• Task 1
List the areas the article on crypto identity names as fields where teams are racing to attract the next wave of users.
• Task 2
Continue the article on on-chain identity and Sybil resistance from where it stops.

• Article
Author: Natalie Mullins
Translation: Mars Finance, MK
In 2023, enthusiasm around "consumer crypto" resurged, partly due to the rise of products like friend.tech and a growing industry focus on infrastructure over end-user applications. Now, many predict 2024 will be the breakout year for crypto's application layer, as teams race to attract the next wave of users—from gaming and decentralized physical infrastructure networks (dePIN) to social experiences.
Yet despite increasingly compelling use cases for cryptocurrency, its identity problem—particularly the ability to defend against Sybil attacks—remains underestimated and poses a bottleneck to the success of consumer-facing crypto applications.

The Root of All Problems: Identity
The issue of on-chain identity is not new; despite years of development and private investment, it remains unresolved. In the previous cycle, even as transaction volumes and activity grew exponentially, many founders ran out of funds due to misjudging product-market fit, mistaking inorganic users for genuine demand. Without robust Sybil resistance, the 2024–2025 cycle risks repeating this pattern.

Proof of Personhood (PoP) is a mechanism to verify an individual’s humanity and uniqueness, seen as foundational for building digital identity. (Source: Worldcoin)

• Stored records
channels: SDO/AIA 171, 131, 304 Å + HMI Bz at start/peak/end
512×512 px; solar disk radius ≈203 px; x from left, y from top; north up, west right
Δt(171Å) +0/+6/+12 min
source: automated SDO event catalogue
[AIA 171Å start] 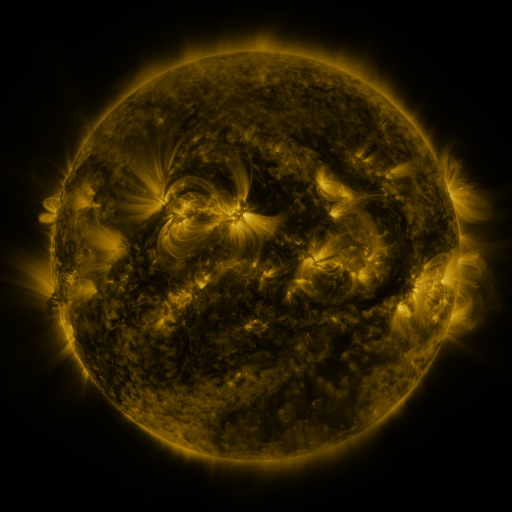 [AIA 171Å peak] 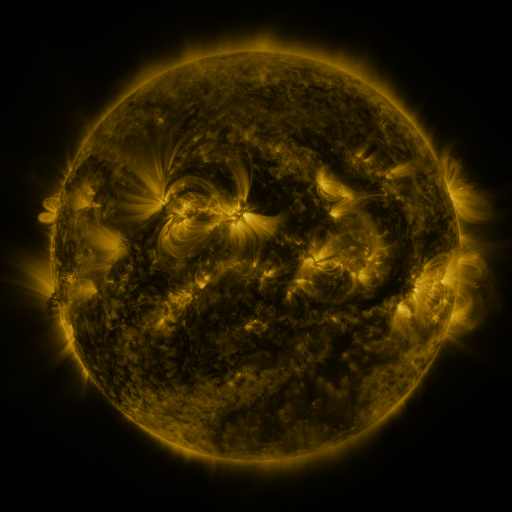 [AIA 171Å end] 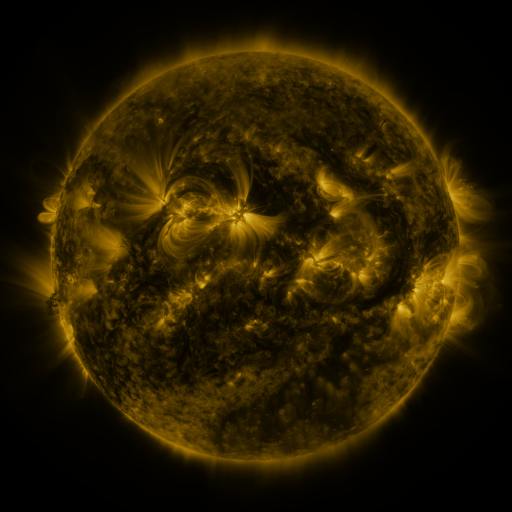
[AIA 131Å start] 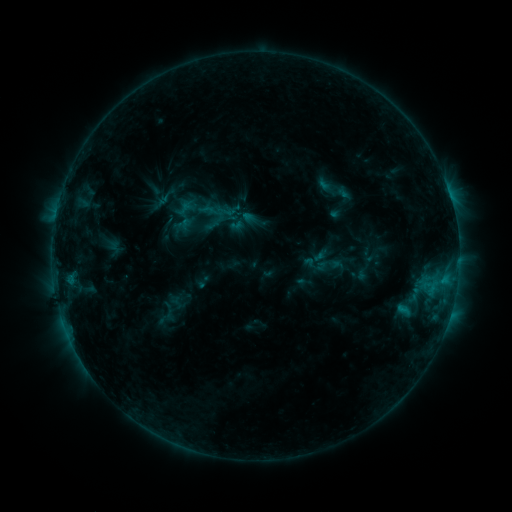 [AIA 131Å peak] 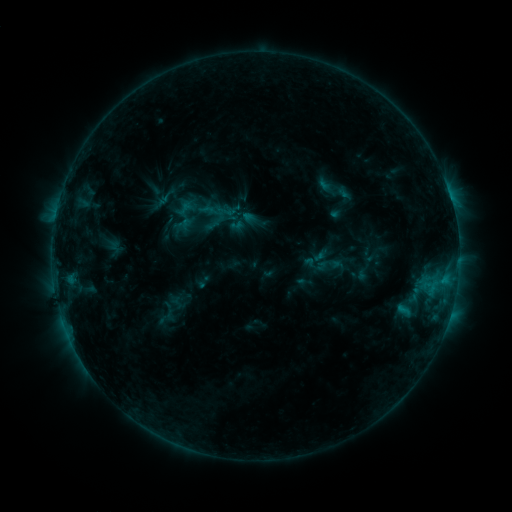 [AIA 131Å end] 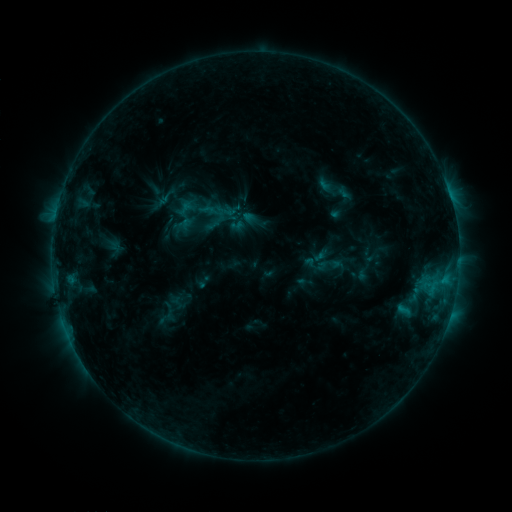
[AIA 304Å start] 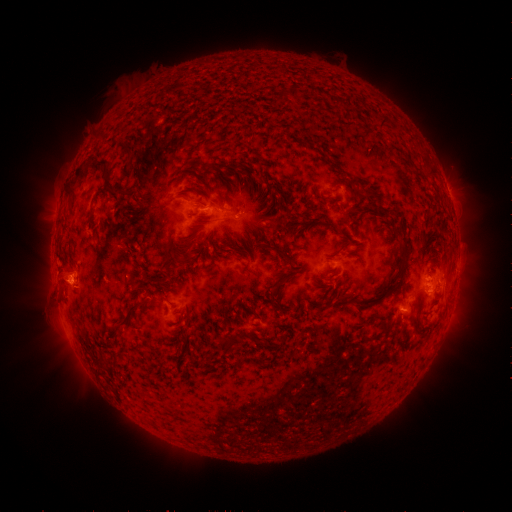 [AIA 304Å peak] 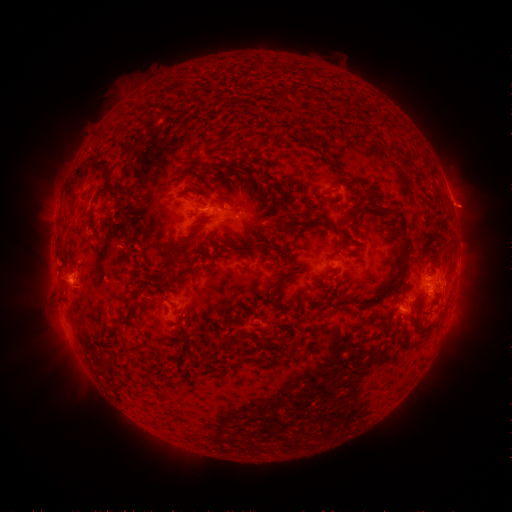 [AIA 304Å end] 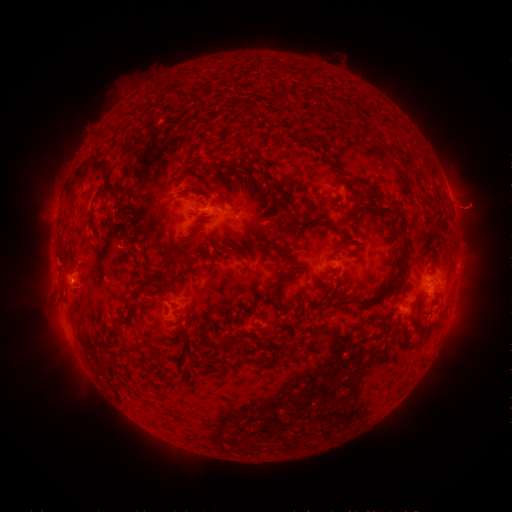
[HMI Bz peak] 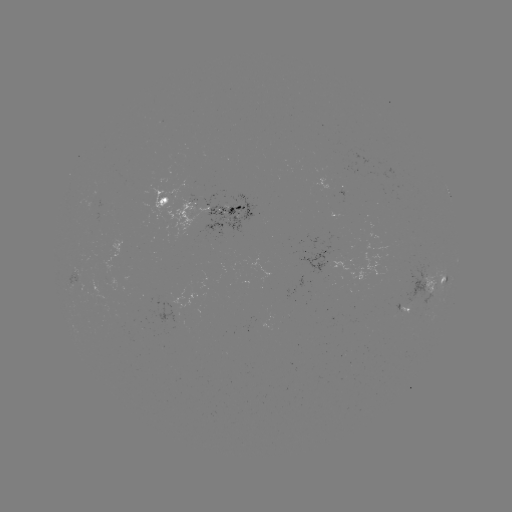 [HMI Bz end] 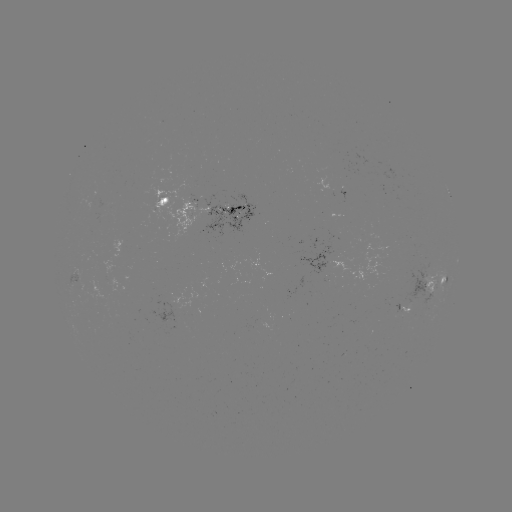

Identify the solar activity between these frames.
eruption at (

• Final result 1
- Gaming
- Decentralized physical infrastructure networks (dePIN)
- Social experiences

• Final result 2
To date, most attention has focused on reputation, decentralized identity (DID), and privacy—important aspects, but ones that do not fundamentally solve the Proof of Personhood (PoP) challenge. Most PoP solutions available today aim to combat AI-driven misinformation and Sybil attacks, yet crypto may require uniquely tailored PoP solutions for similar but distinct reasons. The highly financialized nature of crypto creates strong incentives for fraud and adversarial behavior, most notably hacking and Sybil farming. As we shift from Web2’s ad-subsidized model to Web3’s user-owned paradigm, centralized value-extraction platforms will give way to more open networks and protocols that continuously distribute rewards and ownership to end users. Without strong identity solutions, crypto teams will find themselves locked in endless battles defending their products and treasuries from malicious actors—undermining crypto’s core value proposition of scaling incentive alignment.

Early DeFi projects like Uniswap and dYdX set an unsustainable industry standard by rewarding users thousands or even tens of thousands of dollars simply for using their products. Today, many crypto natives expect substantial airdrops from minimal product engagement—even if passive or one-time. As a result, many teams are adopting stricter eligibility criteria and strategically reducing activity from bots and multi-wallet human farmers.
Anyone who has spent significant time on Sybil resistance in crypto knows it’s an endless game of cat and mouse. As crypto teams become more sophisticated in risk mitigation, so too do Sybil farmers evolve. 2023 became a pivotal year, with YouTube content uploads and searches related to “airdrops” reaching record highs, alongside increasingly advanced farming tools entering the market. Articles such as Kerman Kohli’s exposed extreme examples, including products that automatically deploy wallets and execute various on-chain actions while offering countermeasures against any Sybil resistance techniques crypto teams might employ.

This dynamic harms not only most startups but also degrades the quality of on-chain data signals. While blockchains are often praised for their “openness” and “transparency,” the financial incentives to manipulate key metrics—such as active wallets or trading volume—are so high that much of the on-chain user activity data becomes functionally useless. This presents a major challenge for crypto founders striving to establish truthful baselines for fundamental metrics like unique human users, customer acquisition cost (CAC), or customer lifetime value (LTV).
Exploring the Design Space
Within the context of Proof of Personhood, there are two primary ways to think about identity: uniqueness and humanness.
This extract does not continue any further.